* **TASK GOAL**:
Answer these three questions from the forum exchange on consciousness below:
1. According to RogueAI, what question does the Hard Problem ask?
2. What does Olivier5 say Libet's apparatus picks up?
3. Whose paper does RogueAI call a great place to start?

This sounds like panpsychism. The matter that makes up the brain is intrinsically thinking/feeling stuff? I assume you mean neurons? What about the matter what makes up the neurons? Is it thinking/feeling too? — RogueAI
For all these reasons, It is highly dubious that Libet’s apparatus could predict any real-life choice, because in my view it picks up clues from our deliberation that sometimes prepares decision making. When the deliberation time is reduced, when the alternatives have to be invented or imagined prior to deliberation, or when emotions systemically affect deliberations in sudden ways, I predict that no computer can predict my choices in advance. — Olivier5
You are confusing the easy problem (neural correlates of mental states) with the Hard Problem (how does non-conscious stuff produce conscious experience). Chalmer's paper is a great place to start. This is also good: https://iep.utm.edu/hard-con/ — RogueAI
How do you know that the work I've linked doesn't tell you how non-conscious stuff produces conscious experience?

* **PROVIDED DATA**:
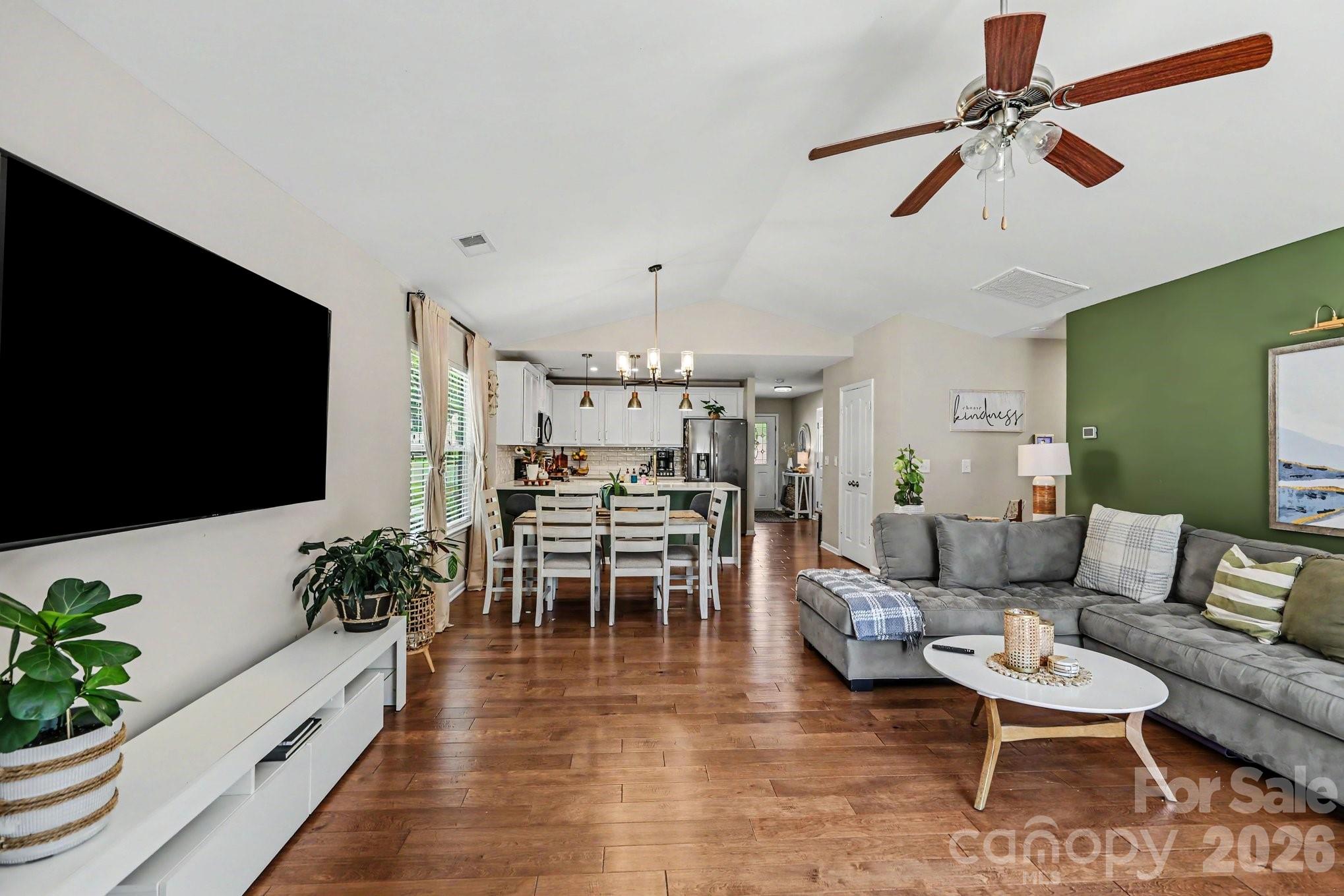 4727 Mcclure Road Charlotte NC 28216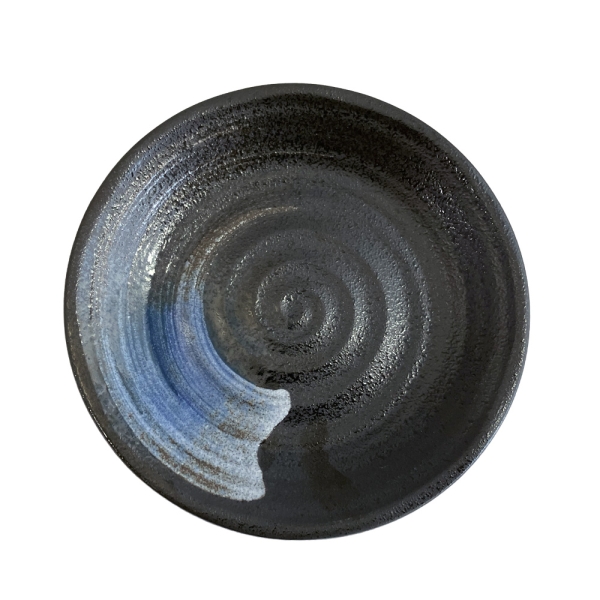 黒水晶六兵衛4.0皿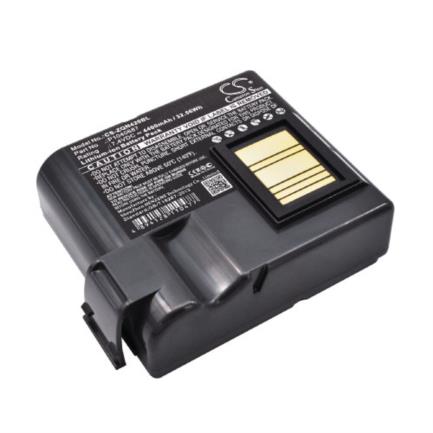 ZEBRA - Bateria Zebra ZQ630 6800mAh para ZQ630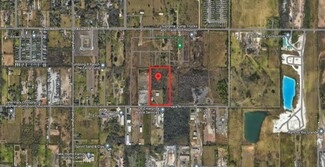 More details for 5025 Fuqua St, Houston, TX - Land for Sale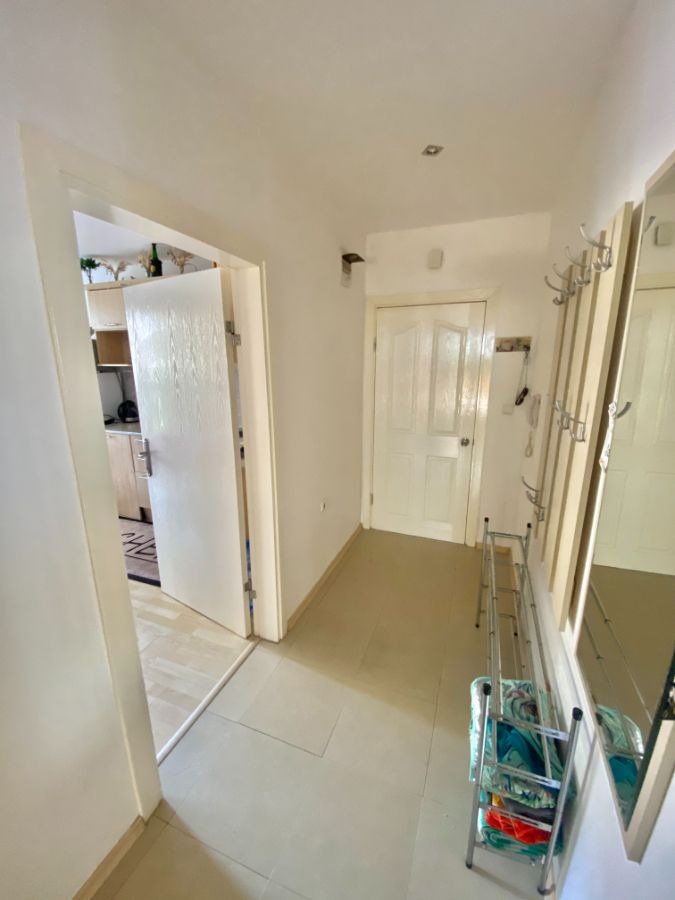 Till salu  2 sovrum region Burgas , Sveti Vlas , 77 kvm | 71792243 - bild [11]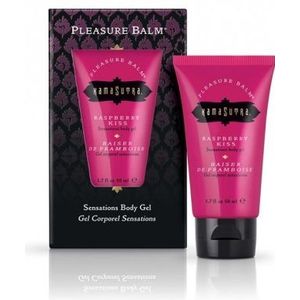 Kamasutra Pleasure Balm - Raspberry Kiss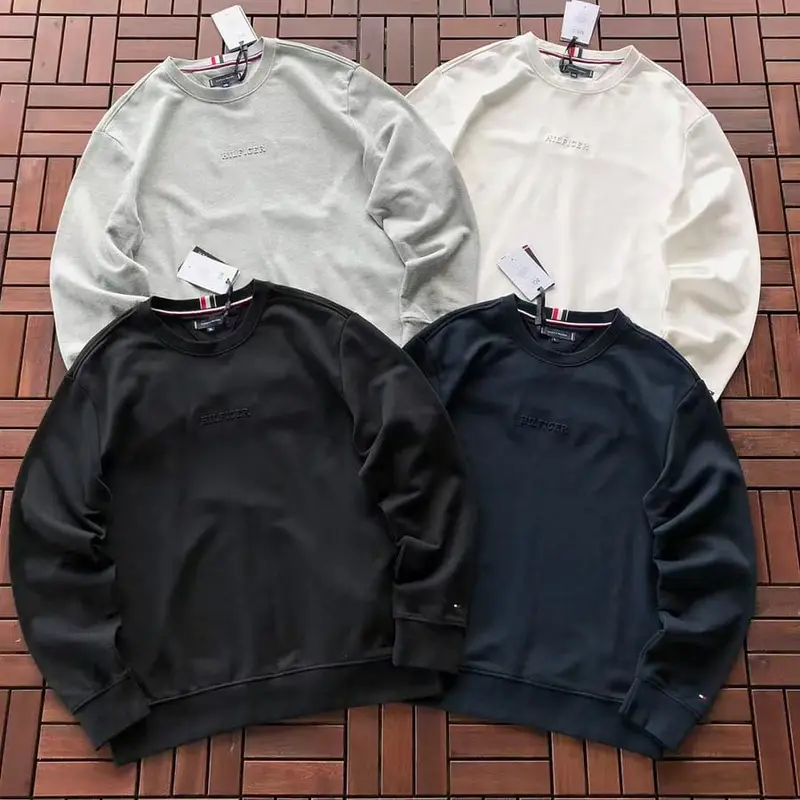 ￥~175 T 🔥🔥🔥 H🔥🔥🔥R SWEATER 66070311 (im 185CM 80KG iwear size XL in the photo)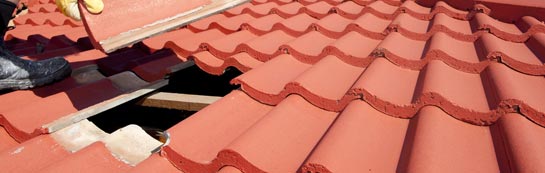 compare Spilsby roof repair quotes
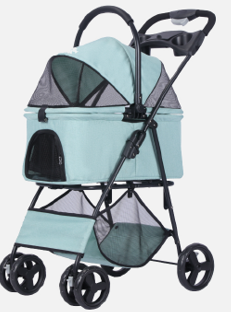 Pet Stroller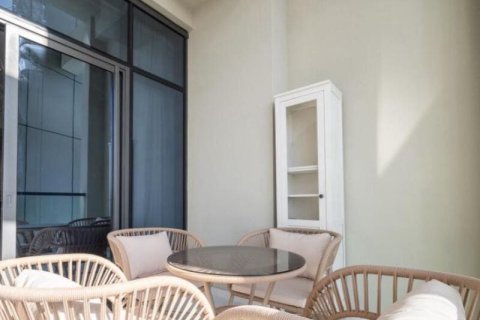 Lakás itt: Business Bay, Dubai, EAE, 2 hálószoba, 74 m², azonosító: 693518 - fénykép 7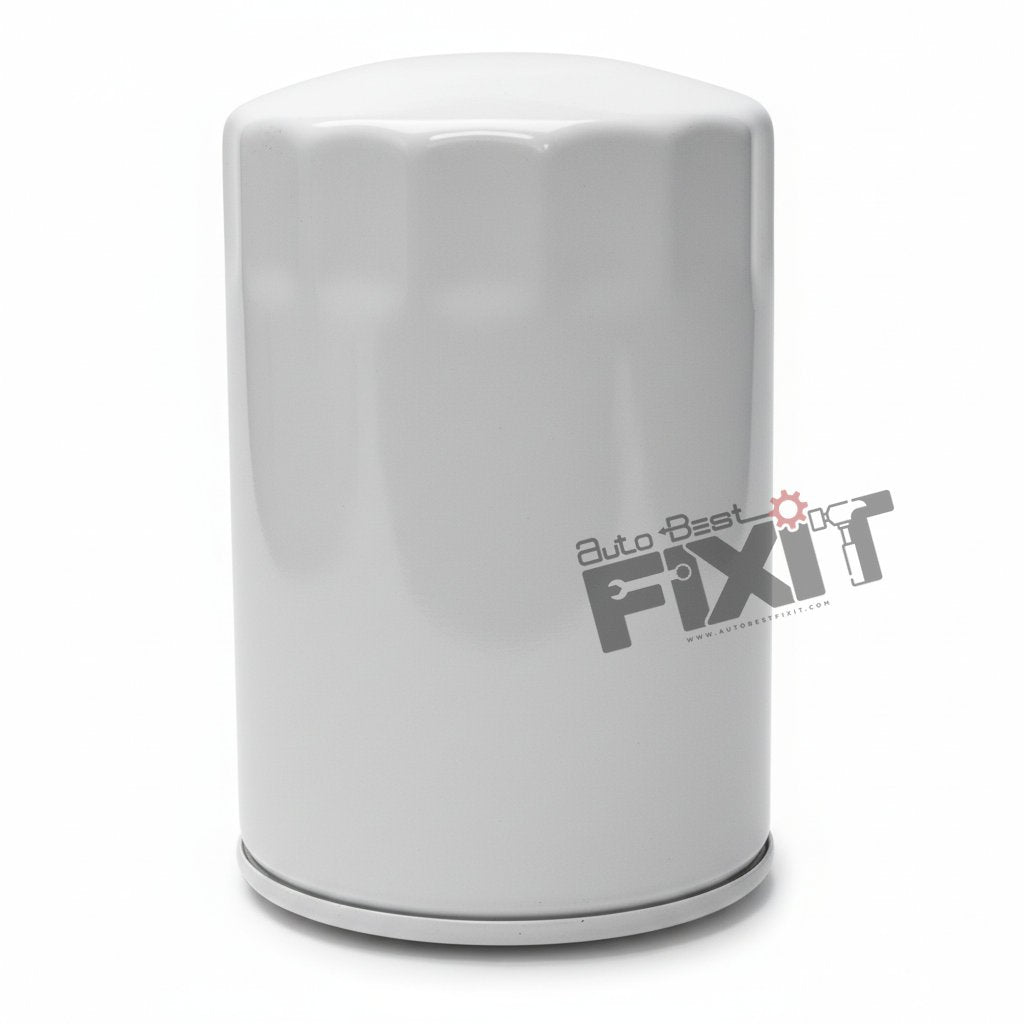 FORD FUEL FILTER RPP-ENDEAVOUR 1ST GEN 2003-2007 Compatible with FORD ENDEAVOUR Vehicle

* **EXERCISE RESULT**:
1. How non-conscious stuff produces conscious experience.
2. Clues from our deliberation that sometimes prepares decision making.
3. Chalmer's.